Canon lens prices were one of the reasons I didn't contemplate the EOS R system. £2800 for the 85mm and £2200 for the 50mm, absolute joke imo. OK Nikon's might only be f.18 vs f1.2 of Canon, but £320 and £660 are much more palatable prices. Also, Canon's 28-70mm f2 is £2800 vs Nikon's 24-70mm f2.8 at £1800. I'd rather sacrifice a stop of light and have an extra grand in my pocket, as well as the extra 4mm at the wide end. The native Canon EOS R system is for the seriously wealthy
No camera is perfect tbh and Sony have moved the market forward in fairness. However, I do agree with your point in that I hope they don't now rest on their laurels.
What I don't understand with these camera manufacturers is their decision making, who's in charge as it completely baffles me? I mean Nikon had the chance to build a camera from scratch yet they bring a fleet out that is inherently flawed in that it has one camera slot and no way to use a functional battery grip. I mean what the fudge, who signed that off as a good idea?

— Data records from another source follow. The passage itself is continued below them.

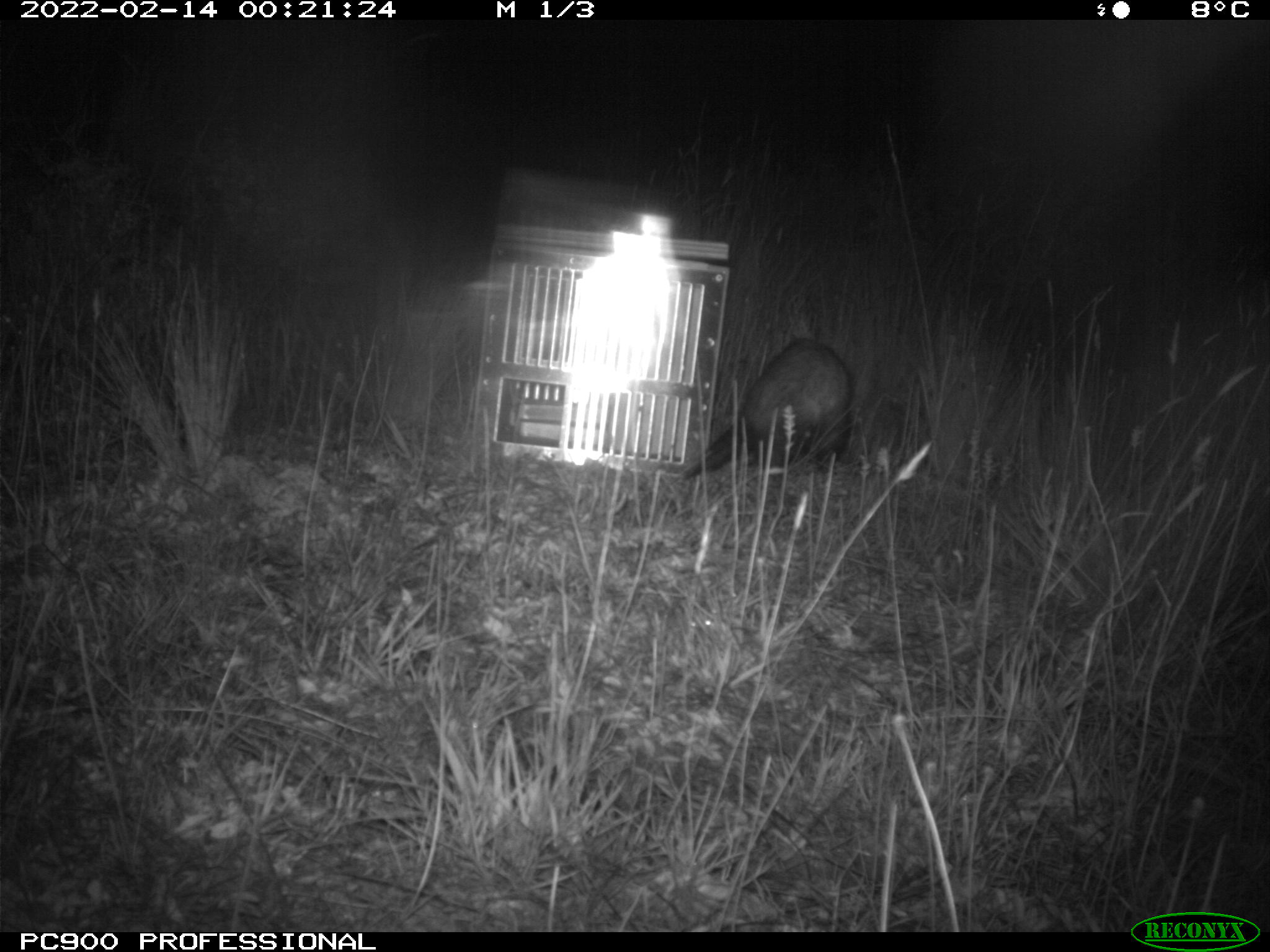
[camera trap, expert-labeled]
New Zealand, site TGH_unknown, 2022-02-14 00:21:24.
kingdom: Animalia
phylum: Chordata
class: Mammalia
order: Carnivora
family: Mustelidae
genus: Mustela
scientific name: Mustela furo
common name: ferret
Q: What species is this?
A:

And whilst I praise Son'y advancement who signs off some of their decision making. What are we on now 4th gen and still no touchscreen? No focus stacking, stopped down focussing, and still no lossless compression? Now I'm no developer but surely these are pretty easy things to add in this day and age, so someone high up is clearly saying not to put them in. Why?
As a consumer it's very frustrating as there seems no logical explanation. Yes I know that they need new features for the next gen cameras, but these are basics imo, things you should expect when shelling out £1500-3000 on a camera.